Alors que les villes font trop rarement confiance à des architectes qui n’ont pas encore les cheveux gris, Hubert Pelletier et Yves de Fontenay collectionnent les honneurs avant l’heure. Leur vision les amène cette année jusqu’en République Tchèque, où ils sont invités à bâtir leur ambitieux projet d’école idéale. Plus près de chez nous, ils collaborent à la métamorphose de l'Insectarium de Montréal et sont finalistes pour l’aménagement de la place des Montréalaises. Quand on a vraiment l’espace commun à coeur, pas besoin de grisonner pour transformer une ville.
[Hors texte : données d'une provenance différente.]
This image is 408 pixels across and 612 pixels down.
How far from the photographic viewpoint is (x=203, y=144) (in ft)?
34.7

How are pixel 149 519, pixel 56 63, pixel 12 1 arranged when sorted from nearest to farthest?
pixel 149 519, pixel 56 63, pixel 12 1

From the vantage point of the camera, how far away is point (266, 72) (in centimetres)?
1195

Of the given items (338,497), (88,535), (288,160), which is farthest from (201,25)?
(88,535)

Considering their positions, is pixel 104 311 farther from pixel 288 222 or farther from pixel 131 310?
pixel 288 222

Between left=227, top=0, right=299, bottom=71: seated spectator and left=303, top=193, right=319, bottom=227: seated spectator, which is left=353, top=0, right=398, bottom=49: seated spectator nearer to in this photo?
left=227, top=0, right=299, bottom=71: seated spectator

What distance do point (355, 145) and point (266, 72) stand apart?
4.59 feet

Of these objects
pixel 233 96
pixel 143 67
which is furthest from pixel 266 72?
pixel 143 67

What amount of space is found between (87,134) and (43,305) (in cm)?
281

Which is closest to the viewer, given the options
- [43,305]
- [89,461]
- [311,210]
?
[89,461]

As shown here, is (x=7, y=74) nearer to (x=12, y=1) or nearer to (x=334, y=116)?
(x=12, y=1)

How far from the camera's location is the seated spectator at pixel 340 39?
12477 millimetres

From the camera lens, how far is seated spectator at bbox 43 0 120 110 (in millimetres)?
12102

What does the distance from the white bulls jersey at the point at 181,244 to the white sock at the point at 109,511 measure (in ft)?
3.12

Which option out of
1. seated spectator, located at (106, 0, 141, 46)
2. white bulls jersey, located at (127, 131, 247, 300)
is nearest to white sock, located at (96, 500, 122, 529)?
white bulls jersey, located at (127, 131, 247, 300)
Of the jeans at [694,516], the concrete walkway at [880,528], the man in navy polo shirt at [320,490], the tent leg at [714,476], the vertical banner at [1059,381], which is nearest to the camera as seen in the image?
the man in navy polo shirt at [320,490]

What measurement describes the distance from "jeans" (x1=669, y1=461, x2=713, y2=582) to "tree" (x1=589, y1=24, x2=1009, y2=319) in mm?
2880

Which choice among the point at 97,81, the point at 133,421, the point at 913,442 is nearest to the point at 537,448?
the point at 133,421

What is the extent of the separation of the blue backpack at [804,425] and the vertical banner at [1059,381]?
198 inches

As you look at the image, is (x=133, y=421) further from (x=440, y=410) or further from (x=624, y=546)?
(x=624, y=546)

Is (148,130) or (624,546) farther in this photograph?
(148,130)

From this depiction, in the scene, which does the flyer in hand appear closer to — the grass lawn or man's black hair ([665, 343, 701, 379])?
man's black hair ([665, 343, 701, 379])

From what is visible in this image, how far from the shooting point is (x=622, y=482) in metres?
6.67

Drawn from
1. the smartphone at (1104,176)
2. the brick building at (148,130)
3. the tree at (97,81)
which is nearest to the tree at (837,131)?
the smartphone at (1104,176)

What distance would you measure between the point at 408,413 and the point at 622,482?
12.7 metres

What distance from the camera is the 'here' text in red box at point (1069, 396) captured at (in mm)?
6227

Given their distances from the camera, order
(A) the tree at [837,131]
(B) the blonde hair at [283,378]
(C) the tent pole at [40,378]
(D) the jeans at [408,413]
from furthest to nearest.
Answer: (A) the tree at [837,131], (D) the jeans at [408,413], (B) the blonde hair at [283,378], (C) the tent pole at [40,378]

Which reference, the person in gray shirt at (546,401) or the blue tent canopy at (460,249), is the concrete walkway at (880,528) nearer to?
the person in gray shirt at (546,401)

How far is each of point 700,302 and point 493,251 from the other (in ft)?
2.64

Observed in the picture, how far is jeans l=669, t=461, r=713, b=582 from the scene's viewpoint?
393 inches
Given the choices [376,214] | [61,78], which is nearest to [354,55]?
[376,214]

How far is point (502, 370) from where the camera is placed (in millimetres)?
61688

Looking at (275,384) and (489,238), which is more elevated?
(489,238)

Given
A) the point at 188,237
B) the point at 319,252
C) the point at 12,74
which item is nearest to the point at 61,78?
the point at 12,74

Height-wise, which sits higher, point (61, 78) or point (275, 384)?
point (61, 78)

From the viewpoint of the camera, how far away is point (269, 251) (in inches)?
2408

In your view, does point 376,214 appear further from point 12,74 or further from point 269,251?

« On rêve de plus d’ambition pour l’architecture québécoise. Il ne faut pas avoir peur de penser à de nouveaux modèles, de tester de nouvelles idées. On a le luxe de ne pas traîner un héritage trop lourd et limitant, profitons-en ! »

Rafael Lozano-hemmer

La technologie pour mieux se comprendre

Mi-poète, mi-scientifique, Rafael Lozano-Hemmer est l’un des artistes canadiens les plus respectés au monde. Avec ses installations interactives à grand déploiement, il nous invite à jouer avec la technologie et à en décoder les rouages pour mieux comprendre notre société... Objet d’une rétrospective au MAC, l’artiste est passionné par l’humain et son état. Avec son prochain projet, il tentera d’ailleurs de reconnecter les habitants de la frontière américano-mexicaine. Alors que Trump souhaite les diviser avec un mur, Lozano-Hemmer, lui, leur offrira des faisceaux lumineux qui, lorsqu’ils se croiseront, ouvriront un canal de diffusion audio privé. Du génie engagé.

« J’utilise la technologie parce qu’elle est partout. Dans les guerres, la politique, l’économie, la romance, l’environnement. Travailler avec la technologie, c’est étudier notre société. »

Frédéric Palardy

L’art qui guérit

Frédéric Palardy est à la tête des Impatients, un réseau d’ateliers d’art qui bénéficie à des milliers de personnes souffrant de troubles de santé mentale. Sans qu’ils aient à débourser un sou et peu importe leur diagnostic, l’organisme invite les participants à s’exprimer librement à travers la musique, la bande dessinée, la danse ou la peinture. Cette année, l’organisme célèbre son 25e anniversaire ! Et si ça fait un quart de siècle que ça dure, malgré les aléas du financement, c’est que Frédéric Palardy croit dur comme fer que l’art a le pouvoir de soigner non seulement les maux des artistes, mais aussi ceux de la société.

« La création thérapeutique, c’est un moment d’expression et de liberté unique, à l’abri des conventions et des structures normatives qui régissent le quotidien de tous. Aux Impatients, on laisse l’art agir. »

Caroline Monet

Parce qu’on est en 2018

Caroline Monnet, née en Outaouais d'une mère algonquine et d'un père français, pratique son art avec fougue et talent, à cheval entre le cinéma et les arts visuels. Du projet photographique Renaissance — mettant en scène d’audacieuses femmes autochtones — à l’écriture de son premier long-métrage, en passant par une exposition solo, l’artiste multidisciplinaire mène une quête de réappropriation culturelle, de guérison et d’extraordinaire.

«Je veux ramener l’idée que la femme autochtone est de la royauté, de première classe. On a un besoin d’apporter une certaine fierté, une force, à notre culture.»